Consigne → Reprenez, s'il vous plaît, le texte sur le Parti de gauche et l'euro à la suite de sa dernière phrase, puis poursuivez-le.

Texte à lire →
Le Parti de gauche travaillé par le changement d’euro

jeudi 4 avril 2013.
 

Depuis la crise chypriote, l’ancien candidat Front de gauche à la présidentielle convient d’une évolution dans sa perception de l’euro. « S’il faut choisir entre la souveraineté des Français et l’euro allemand, nous n’aurons pas peur de choisir la souveraineté », explique-t-il ce samedi dans Sud-Ouest. Dans un communiqué publié mercredi soir, Mélenchon parlait de la monnaie européenne comme d’« un luxe merkélien coûteux, mais aussi un dangereux moyen d’action contre la souveraineté du peuple ». Et interrogé vendredi après une rencontre avec des ostréiculteurs sur le bassin d’Arcachon, il a convenu qu’il était prêt au « bilan des faits » : « Il y a des colères qu’il faut savoir épouser à temps », confiait-il.

« Le retour au franc n’apporte rien »

Alors, Mélenchon va-t-il annoncer dans son meeting de dimanche matin qu’il souhaite voir la France sortir de l’euro comme le pensent certains de ses militants ? « L’Europe a fait la démonstration avec l’exemple de Chypre qu’il y a des moments où on aura à choisir entre la souveraineté du peuple et l’euro. Je choisis la souveraineté du peuple », répond-t-il Mais dans son discours de dimanche, « je n’irai pas plus loin », assure-t-il. « Je ne vais pas dire "sortie de l’euro", sinon c’est une capitulation devant l’Allemagne », justifie-t-il.

Données fournies →

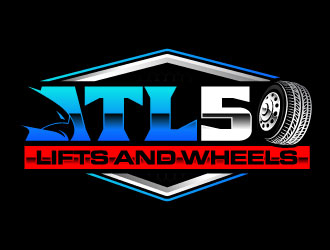 ATL50 LIFTS AND WHEELS logo design by daywalker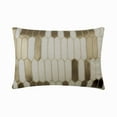 thumbnail image 1 of The HomeCentric Designer Ivory 12"x24" (30x60 cm) Rectangle Pillow Covers, Linen Applique Lumbar Pillow Covers, Geometric Pattern Modern Style - Gold Heist, 1 of 3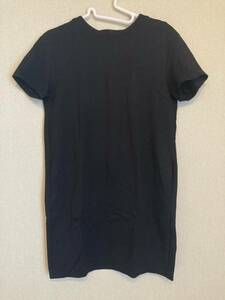 UNIQLO 164607 ポンチワンピース（半袖）S 09 BLACK USED ユニクロ ブラック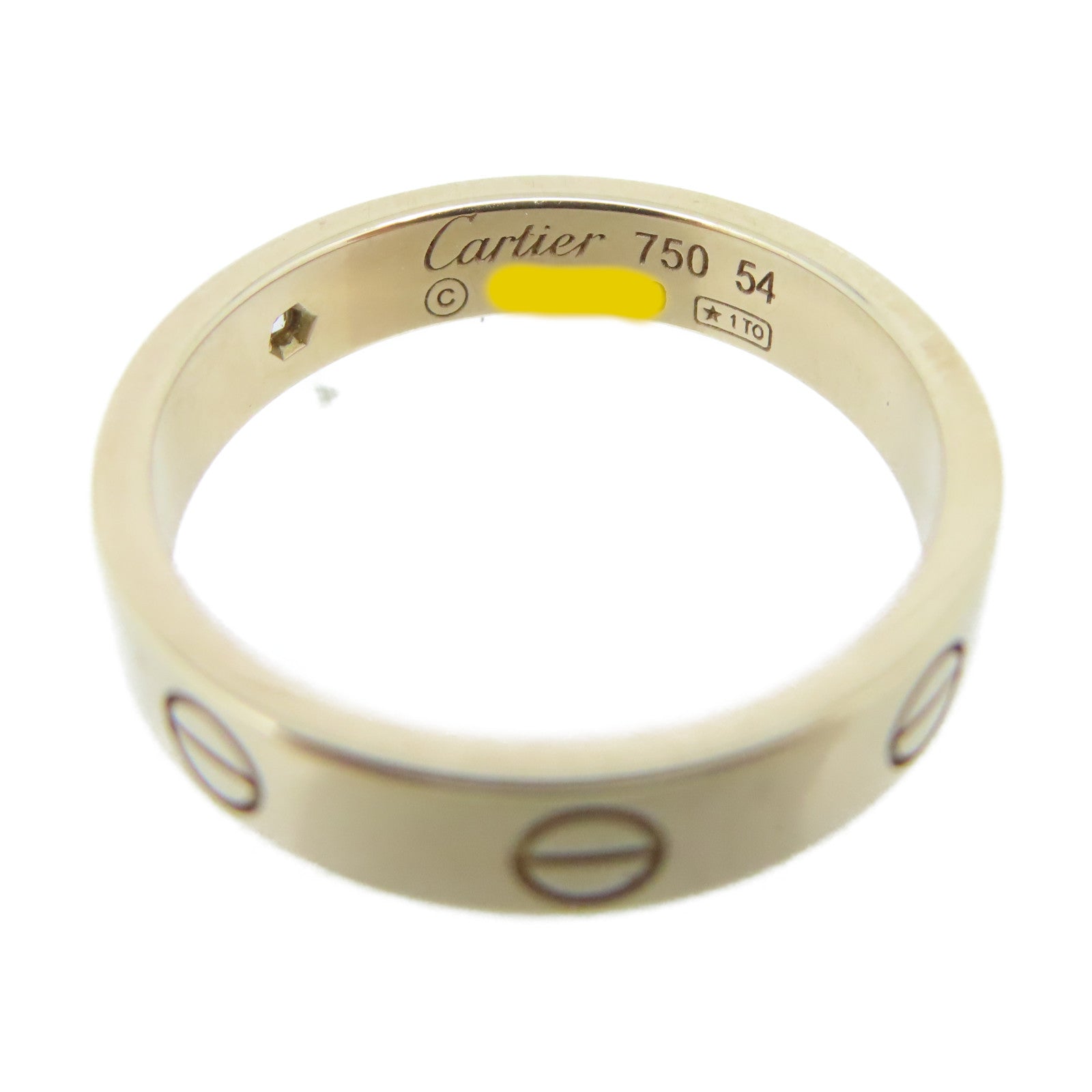 CARTIER 18K玫瑰金/鑽石Love Ring One Dia Ring戒指#54
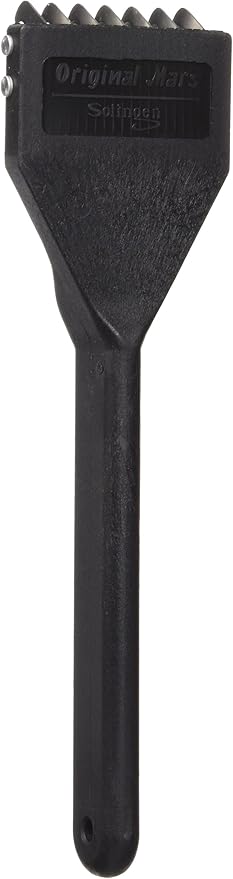 Mars Coat King Dematting Undercoat Grooming Rake Stripper Tool for Dogs and Cats, Stainless Steel with Plastic Handle, Made in Germany, 7-Blade Coarse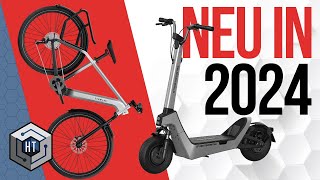 Die besten EScooter amp EBike Neuheiten 2024 – Egret One Streetbooster Tenways Trittbrett amp Shif [upl. by Cressi]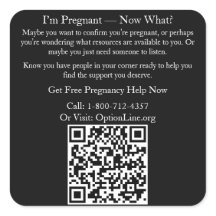 Sticker: I'm Pregnant - Now What? Square Sticker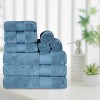 Luxury Cotton Heavyweight Solid Plush Towel Set by Blue Nile Mills - 2 of 4
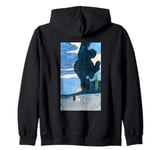 Rising of the moon by Wassily Kandinsky (1903) Zip Hoodie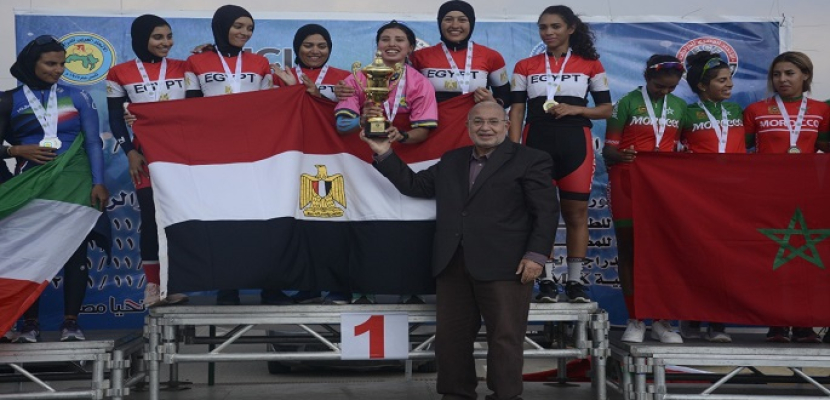 ذهبيتان لمصر في منافسات “الإناث” بالبطولات العربية للدراجات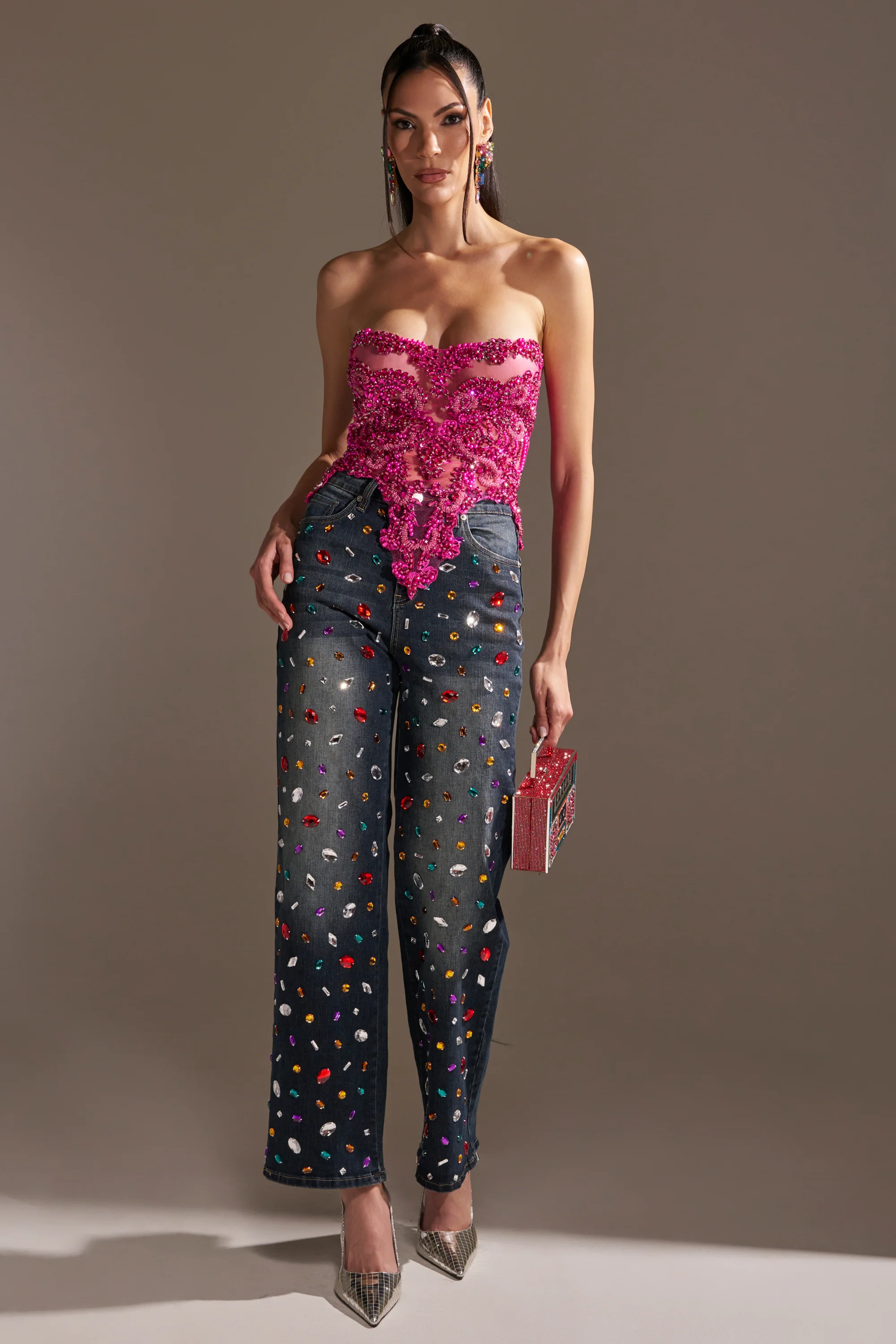 OH HOT DAMN RHINESTONE CORSET - Image 6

Résultat attendu →
Et un risque d’assimilation avec le Front national et Marine Le Pen ? « Le FN a une longue tradition de capitulation devant l’Allemagne », ironise le député européen. « La grande différence entre nous et le FN, c’est qu’on veut transformer l’euro, poursuit Guillaume Etievant, président de la commission économie du PG. On ne veut pas être dans une position de repli, ni laisser le FN maître du jeu sur le sujet avec ses réformes simplistes. Le retour au franc n’apporte rien. »

Deux zones euros ?

Ce jeune responsable détaille le plan de route qu’aurait le Front de gauche s’ils étaient au pouvoir pour arriver à modifier les statuts de la Banque centrale européenne (BCE) et s’attaquer à l’euro fort - au PG on parle désormais d’« euro Merkel » : « La méthode classique de négociation ne suffira pas. Le rapport de force doit se mener par la désobéissance européenne », dit Etievant. La BCE ne veut pas prêter directement aux Etats ? « Ce qu’elle refuse de faire, nous pourrions le faire en France avec la Banque de France », explique-t-il.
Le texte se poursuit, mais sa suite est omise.